DATASET EXTRACT:

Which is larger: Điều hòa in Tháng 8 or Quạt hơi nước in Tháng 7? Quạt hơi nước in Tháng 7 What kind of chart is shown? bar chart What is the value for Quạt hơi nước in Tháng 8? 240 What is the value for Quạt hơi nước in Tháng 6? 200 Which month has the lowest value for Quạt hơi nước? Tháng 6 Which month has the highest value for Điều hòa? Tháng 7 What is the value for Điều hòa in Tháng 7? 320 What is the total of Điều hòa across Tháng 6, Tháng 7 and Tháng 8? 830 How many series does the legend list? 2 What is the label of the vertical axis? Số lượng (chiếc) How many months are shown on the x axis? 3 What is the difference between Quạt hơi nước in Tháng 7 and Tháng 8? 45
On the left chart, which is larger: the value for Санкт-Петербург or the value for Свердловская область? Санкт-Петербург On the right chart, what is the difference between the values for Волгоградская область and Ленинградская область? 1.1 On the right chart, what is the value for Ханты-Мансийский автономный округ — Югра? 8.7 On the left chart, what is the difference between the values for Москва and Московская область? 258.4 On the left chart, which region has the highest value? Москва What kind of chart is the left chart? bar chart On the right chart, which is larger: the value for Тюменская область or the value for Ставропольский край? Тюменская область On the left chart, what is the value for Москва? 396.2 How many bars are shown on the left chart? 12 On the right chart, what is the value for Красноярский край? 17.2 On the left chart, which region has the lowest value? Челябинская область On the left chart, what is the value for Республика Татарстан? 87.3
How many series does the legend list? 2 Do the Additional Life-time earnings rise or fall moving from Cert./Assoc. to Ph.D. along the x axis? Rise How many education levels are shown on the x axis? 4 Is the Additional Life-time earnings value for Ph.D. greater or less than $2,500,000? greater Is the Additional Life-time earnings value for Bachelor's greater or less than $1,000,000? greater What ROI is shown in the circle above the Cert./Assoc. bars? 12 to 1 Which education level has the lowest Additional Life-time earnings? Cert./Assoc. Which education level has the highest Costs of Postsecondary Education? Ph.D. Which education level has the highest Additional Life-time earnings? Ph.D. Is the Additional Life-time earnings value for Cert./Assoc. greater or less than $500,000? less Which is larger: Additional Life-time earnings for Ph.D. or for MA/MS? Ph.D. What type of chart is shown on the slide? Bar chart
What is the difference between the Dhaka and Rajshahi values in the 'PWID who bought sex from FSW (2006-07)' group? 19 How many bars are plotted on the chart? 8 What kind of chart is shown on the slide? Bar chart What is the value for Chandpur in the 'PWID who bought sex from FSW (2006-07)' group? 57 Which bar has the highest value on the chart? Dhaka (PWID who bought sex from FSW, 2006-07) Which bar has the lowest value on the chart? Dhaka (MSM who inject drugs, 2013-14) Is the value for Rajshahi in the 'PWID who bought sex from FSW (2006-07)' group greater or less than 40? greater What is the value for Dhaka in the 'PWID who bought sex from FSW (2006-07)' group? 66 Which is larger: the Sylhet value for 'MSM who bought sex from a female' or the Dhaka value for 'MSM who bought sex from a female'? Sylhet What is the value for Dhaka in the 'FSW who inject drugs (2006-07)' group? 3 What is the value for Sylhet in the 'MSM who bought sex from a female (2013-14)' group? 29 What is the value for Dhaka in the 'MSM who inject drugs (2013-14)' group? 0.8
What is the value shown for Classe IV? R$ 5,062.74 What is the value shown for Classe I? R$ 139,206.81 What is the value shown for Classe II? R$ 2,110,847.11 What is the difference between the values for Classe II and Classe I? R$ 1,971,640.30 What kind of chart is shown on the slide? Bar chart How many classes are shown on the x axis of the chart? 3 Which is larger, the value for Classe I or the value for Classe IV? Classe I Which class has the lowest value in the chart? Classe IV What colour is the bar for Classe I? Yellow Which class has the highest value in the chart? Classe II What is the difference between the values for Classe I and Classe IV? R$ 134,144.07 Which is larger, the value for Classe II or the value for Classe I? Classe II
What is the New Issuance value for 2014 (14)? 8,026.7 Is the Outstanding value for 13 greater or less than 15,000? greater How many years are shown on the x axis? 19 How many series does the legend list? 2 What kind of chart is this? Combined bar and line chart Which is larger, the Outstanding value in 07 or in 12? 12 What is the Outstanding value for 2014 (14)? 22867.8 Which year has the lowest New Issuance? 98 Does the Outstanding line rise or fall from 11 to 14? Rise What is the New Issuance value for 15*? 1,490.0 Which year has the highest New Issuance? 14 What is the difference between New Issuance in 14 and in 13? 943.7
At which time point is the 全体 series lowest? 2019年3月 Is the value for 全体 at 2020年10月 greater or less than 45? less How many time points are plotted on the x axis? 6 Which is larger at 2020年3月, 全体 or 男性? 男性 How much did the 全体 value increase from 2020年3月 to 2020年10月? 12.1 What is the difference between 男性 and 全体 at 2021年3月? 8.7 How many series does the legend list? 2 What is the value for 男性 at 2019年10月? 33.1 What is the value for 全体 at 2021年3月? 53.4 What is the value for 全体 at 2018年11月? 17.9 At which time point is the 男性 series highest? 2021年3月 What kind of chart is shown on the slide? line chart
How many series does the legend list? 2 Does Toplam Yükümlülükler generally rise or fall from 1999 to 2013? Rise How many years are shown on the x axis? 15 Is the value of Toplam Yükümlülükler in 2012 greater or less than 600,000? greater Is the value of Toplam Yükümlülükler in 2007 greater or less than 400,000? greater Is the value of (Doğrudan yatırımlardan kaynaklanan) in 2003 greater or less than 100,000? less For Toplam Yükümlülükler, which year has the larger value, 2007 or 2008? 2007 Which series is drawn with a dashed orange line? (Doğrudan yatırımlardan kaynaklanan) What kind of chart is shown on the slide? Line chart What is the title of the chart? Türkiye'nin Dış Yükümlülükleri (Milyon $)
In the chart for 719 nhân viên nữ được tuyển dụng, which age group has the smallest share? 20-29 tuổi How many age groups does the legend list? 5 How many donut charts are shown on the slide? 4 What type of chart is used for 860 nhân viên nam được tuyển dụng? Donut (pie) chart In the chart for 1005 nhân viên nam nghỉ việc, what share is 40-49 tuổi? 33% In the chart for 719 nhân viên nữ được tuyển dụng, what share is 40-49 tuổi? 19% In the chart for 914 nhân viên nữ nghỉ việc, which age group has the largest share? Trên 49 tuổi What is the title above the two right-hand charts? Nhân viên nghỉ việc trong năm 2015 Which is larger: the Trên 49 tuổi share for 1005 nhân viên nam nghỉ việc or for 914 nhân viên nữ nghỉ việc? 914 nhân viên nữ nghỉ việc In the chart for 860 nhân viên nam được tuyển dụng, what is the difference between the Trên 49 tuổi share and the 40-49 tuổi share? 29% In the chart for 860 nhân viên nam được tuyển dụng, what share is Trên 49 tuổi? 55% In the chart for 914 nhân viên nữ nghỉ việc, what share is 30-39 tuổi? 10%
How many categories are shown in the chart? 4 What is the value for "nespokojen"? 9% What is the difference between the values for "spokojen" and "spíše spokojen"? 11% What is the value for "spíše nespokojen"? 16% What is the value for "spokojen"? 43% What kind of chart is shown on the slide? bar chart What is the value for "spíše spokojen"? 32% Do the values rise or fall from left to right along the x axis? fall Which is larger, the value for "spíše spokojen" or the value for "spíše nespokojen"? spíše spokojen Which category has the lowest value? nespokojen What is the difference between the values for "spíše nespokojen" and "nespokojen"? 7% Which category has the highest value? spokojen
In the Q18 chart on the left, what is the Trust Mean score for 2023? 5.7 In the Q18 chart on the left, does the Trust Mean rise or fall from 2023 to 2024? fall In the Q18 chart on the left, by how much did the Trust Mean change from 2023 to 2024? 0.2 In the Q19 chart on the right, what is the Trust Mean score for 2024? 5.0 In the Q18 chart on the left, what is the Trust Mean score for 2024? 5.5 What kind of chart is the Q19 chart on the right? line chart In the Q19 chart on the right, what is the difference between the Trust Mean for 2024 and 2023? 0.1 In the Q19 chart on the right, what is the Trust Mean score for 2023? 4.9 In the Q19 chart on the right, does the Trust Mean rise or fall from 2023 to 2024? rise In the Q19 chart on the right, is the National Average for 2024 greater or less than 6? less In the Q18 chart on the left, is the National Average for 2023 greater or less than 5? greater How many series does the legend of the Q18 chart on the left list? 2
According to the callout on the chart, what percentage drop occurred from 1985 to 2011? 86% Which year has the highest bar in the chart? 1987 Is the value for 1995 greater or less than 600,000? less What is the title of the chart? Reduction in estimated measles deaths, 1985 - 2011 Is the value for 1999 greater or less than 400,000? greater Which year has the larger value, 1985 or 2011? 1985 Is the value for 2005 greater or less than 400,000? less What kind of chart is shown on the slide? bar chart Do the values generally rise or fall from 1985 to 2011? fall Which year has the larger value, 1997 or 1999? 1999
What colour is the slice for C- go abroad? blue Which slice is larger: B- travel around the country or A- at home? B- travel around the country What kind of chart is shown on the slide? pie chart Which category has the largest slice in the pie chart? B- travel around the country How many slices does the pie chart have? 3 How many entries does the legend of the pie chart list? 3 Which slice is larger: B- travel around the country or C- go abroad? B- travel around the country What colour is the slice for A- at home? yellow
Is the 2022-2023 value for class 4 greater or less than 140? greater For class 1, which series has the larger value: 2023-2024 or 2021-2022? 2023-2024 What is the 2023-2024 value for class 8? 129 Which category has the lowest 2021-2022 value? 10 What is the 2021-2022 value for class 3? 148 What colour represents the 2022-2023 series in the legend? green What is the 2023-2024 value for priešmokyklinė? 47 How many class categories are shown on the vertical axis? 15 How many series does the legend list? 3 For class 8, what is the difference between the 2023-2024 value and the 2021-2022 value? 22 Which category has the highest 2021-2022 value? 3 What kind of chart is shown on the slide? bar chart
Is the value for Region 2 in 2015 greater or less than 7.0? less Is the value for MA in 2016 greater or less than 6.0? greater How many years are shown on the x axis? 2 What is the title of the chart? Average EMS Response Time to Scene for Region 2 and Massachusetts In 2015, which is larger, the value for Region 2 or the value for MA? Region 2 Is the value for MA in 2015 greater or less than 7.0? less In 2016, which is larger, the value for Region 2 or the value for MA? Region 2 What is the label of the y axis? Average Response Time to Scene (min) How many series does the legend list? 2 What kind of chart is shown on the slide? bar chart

YOUR OBJECTIVE:
Copy out the records verbatim from the very beginning down to the line containing "On the left chart, which is", and include that line.

ANSWER FOR THIS EXERCISE:
Which is larger: Điều hòa in Tháng 8 or Quạt hơi nước in Tháng 7? Quạt hơi nước in Tháng 7 What kind of chart is shown? bar chart What is the value for Quạt hơi nước in Tháng 8? 240 What is the value for Quạt hơi nước in Tháng 6? 200 Which month has the lowest value for Quạt hơi nước? Tháng 6 Which month has the highest value for Điều hòa? Tháng 7 What is the value for Điều hòa in Tháng 7? 320 What is the total of Điều hòa across Tháng 6, Tháng 7 and Tháng 8? 830 How many series does the legend list? 2 What is the label of the vertical axis? Số lượng (chiếc) How many months are shown on the x axis? 3 What is the difference between Quạt hơi nước in Tháng 7 and Tháng 8? 45
On the left chart, which is larger: the value for Санкт-Петербург or the value for Свердловская область? Санкт-Петербург On the right chart, what is the difference between the values for Волгоградская область and Ленинградская область? 1.1 On the right chart, what is the value for Ханты-Мансийский автономный округ — Югра? 8.7 On the left chart, what is the difference between the values for Москва and Московская область? 258.4 On the left chart, which region has the highest value? Москва What kind of chart is the left chart? bar chart On the right chart, which is larger: the value for Тюменская область or the value for Ставропольский край? Тюменская область On the left chart, what is the value for Москва? 396.2 How many bars are shown on the left chart? 12 On the right chart, what is the value for Красноярский край? 17.2 On the left chart, which region has the lowest value? Челябинская область On the left chart, what is the value for Республика Татарстан? 87.3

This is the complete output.